6 files changed, 92 insertions, 61 deletions
diff --git a/synapse/util/async_helpers.py b/synapse/util/async_helpers.py
index 2f16f23d91..7253ba120f 100644
--- a/synapse/util/async_helpers.py
+++ b/synapse/util/async_helpers.py
@@ -156,6 +156,25 @@ def concurrently_execute(func, args, limit):
     ], consumeErrors=True)).addErrback(unwrapFirstError)
 
 
+def yieldable_gather_results(func, iter, *args, **kwargs):
+    """Executes the function with each argument concurrently.
+
+    Args:
+        func (func): Function to execute that returns a Deferred
+        iter (iter): An iterable that yields items that get passed as the first
+            argument to the function
+        *args: Arguments to be passed to each call to func
+
+    Returns
+        Deferred[list]: Resolved when all functions have been invoked, or errors if
+        one of the function calls fails.
+    """
+    return logcontext.make_deferred_yieldable(defer.gatherResults([
+        run_in_background(func, item, *args, **kwargs)
+        for item in iter
+    ], consumeErrors=True)).addErrback(unwrapFirstError)
+
+
 class Linearizer(object):
     """Limits concurrent access to resources based on a key. Useful to ensure
     only a few things happen at a time on a given resource.

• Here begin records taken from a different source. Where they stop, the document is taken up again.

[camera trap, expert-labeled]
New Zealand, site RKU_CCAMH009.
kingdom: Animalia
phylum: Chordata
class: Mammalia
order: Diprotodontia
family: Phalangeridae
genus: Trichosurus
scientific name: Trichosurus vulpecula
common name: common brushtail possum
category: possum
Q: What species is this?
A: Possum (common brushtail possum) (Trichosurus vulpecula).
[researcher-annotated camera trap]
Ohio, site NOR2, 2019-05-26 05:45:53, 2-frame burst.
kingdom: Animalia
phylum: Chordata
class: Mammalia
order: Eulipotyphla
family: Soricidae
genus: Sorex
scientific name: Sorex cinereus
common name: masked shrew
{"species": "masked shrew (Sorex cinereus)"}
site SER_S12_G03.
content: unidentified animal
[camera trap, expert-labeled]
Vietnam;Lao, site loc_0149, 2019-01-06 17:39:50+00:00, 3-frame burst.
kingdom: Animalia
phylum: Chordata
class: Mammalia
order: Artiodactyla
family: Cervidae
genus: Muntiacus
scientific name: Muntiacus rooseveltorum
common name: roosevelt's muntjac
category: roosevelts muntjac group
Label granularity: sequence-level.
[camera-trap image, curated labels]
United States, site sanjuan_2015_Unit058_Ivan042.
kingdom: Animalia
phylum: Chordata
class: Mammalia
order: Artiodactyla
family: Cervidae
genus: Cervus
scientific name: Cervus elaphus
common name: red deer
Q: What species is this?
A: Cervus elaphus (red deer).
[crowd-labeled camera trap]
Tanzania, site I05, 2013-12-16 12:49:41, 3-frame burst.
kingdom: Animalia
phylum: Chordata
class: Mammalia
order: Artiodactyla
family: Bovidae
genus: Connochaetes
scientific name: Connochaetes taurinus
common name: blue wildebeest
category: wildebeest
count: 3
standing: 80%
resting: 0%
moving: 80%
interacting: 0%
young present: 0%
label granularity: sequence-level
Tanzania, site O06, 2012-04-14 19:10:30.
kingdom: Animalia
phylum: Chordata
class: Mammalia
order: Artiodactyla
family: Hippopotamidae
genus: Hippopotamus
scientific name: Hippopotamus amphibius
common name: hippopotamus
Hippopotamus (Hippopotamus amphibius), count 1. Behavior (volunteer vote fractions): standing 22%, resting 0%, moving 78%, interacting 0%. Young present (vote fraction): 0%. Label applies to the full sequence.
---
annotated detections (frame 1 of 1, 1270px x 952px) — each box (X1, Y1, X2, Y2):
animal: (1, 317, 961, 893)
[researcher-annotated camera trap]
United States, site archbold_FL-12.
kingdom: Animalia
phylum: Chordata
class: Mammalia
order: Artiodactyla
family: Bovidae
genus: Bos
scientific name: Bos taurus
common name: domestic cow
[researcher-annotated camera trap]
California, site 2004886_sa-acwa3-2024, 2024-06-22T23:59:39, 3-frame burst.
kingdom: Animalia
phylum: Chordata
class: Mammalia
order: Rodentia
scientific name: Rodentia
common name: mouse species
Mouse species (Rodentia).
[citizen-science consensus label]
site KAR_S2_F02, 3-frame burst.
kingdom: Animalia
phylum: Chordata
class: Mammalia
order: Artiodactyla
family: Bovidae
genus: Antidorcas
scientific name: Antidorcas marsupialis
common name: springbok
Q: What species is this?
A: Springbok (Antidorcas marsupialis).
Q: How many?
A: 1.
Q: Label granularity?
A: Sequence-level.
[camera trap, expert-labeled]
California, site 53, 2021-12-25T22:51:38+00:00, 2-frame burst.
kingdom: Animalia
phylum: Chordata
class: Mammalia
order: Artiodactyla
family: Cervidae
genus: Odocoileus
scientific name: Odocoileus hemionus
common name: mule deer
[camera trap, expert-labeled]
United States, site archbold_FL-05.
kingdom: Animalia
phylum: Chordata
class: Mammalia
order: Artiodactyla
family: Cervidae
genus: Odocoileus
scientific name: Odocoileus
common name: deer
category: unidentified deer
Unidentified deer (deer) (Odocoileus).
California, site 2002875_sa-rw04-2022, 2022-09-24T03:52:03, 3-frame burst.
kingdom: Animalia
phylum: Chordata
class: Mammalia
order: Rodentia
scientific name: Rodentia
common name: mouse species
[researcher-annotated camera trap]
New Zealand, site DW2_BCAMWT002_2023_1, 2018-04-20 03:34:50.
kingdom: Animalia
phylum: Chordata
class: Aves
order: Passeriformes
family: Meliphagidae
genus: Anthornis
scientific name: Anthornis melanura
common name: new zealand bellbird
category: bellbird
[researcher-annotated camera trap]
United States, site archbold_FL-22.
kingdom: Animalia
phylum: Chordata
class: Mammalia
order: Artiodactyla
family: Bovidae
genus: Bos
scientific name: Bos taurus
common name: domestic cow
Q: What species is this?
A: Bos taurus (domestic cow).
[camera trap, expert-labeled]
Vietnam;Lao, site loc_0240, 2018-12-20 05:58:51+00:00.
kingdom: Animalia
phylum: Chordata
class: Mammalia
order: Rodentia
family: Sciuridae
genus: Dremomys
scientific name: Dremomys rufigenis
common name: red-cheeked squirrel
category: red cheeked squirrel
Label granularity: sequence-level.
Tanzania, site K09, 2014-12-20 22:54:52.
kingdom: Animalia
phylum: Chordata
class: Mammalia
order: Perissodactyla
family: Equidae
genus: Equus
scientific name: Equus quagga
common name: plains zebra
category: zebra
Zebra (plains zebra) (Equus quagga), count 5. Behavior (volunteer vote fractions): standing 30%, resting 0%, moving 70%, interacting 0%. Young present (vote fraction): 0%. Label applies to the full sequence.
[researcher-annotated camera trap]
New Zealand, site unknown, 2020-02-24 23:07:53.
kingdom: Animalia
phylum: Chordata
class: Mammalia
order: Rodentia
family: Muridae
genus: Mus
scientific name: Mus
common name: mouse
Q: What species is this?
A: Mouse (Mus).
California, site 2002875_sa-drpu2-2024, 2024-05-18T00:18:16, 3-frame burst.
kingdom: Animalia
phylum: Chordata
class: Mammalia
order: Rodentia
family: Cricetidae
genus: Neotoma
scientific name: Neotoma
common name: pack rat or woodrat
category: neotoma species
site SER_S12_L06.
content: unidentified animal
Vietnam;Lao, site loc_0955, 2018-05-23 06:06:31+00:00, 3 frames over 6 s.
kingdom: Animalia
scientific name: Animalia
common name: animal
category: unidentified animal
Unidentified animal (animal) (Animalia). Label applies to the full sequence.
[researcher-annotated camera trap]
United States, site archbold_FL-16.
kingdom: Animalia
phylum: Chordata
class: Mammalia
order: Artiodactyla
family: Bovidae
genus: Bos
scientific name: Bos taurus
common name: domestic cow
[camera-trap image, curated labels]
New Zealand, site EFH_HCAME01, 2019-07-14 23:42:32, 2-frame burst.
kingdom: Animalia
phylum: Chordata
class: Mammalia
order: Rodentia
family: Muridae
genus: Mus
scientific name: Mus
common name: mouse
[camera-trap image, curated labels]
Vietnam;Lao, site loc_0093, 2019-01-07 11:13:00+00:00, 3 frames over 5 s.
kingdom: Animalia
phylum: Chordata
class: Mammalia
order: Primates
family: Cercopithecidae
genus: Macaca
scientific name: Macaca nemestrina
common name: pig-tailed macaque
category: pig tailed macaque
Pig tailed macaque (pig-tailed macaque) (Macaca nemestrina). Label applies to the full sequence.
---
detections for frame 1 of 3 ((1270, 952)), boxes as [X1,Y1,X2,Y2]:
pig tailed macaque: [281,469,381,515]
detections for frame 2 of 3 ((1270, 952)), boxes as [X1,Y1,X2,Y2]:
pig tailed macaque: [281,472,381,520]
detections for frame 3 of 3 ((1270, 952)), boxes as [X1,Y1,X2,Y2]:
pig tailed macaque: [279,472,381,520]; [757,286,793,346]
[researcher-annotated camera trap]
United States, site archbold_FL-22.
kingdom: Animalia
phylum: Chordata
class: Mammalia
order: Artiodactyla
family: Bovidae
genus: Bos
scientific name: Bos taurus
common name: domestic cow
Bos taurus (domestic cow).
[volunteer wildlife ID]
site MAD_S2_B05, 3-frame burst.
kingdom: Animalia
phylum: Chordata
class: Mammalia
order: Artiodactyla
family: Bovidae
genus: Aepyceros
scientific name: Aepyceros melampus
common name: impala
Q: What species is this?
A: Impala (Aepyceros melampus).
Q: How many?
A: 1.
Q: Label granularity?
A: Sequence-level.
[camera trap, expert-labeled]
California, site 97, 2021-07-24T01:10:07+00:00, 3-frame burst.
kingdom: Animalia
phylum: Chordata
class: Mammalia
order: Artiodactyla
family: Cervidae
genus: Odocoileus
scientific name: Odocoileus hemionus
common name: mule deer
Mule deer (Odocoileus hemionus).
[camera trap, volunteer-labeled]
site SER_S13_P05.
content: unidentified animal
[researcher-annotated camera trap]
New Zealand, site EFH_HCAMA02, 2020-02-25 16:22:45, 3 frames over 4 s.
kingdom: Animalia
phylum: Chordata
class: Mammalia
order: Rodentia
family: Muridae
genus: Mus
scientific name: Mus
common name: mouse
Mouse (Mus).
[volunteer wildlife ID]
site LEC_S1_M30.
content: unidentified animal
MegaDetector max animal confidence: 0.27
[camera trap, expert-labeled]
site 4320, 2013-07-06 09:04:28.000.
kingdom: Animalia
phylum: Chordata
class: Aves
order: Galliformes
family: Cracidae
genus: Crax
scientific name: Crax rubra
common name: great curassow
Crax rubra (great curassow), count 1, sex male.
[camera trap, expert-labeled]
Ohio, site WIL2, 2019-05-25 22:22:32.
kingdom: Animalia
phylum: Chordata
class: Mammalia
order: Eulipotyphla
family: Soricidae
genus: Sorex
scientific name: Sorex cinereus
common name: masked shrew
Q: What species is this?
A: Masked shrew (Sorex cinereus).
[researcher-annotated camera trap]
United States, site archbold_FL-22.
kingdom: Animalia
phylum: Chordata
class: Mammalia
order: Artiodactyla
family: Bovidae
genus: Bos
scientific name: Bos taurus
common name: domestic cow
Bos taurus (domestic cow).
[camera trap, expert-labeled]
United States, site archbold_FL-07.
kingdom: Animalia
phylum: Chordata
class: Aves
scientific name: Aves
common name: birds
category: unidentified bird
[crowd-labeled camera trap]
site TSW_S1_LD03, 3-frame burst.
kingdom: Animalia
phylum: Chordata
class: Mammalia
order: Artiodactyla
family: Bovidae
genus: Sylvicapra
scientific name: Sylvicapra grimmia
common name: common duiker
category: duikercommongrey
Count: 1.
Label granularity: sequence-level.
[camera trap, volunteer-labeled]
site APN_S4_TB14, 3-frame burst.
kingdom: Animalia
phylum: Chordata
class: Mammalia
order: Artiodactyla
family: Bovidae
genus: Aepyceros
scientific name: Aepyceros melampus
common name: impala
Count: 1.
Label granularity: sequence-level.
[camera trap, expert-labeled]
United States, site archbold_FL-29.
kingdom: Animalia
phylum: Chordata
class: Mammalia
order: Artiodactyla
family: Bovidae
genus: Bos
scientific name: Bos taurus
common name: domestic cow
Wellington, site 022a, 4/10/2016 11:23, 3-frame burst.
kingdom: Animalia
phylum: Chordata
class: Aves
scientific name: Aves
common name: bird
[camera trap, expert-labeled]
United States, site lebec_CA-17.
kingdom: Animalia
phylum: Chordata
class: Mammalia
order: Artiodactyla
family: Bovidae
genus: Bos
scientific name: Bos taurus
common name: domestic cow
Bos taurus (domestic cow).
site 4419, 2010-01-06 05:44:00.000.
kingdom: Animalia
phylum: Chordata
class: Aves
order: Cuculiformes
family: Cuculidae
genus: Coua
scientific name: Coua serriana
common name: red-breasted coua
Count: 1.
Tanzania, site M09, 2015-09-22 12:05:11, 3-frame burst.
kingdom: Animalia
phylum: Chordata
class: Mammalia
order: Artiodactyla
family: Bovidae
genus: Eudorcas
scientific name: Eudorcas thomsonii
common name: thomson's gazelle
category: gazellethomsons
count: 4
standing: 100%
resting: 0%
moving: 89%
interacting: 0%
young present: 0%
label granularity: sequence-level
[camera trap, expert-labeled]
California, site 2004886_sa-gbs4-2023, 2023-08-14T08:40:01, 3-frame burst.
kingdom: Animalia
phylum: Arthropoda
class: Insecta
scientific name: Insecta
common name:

diff --git a/synapse/util/distributor.py b/synapse/util/distributor.py
index 194da87639..e14c8bdfda 100644
--- a/synapse/util/distributor.py
+++ b/synapse/util/distributor.py
@@ -27,6 +27,7 @@ def user_left_room(distributor, user, room_id):
     distributor.fire("user_left_room", user=user, room_id=room_id)
 
 
+# XXX: this is no longer used. We should probably kill it.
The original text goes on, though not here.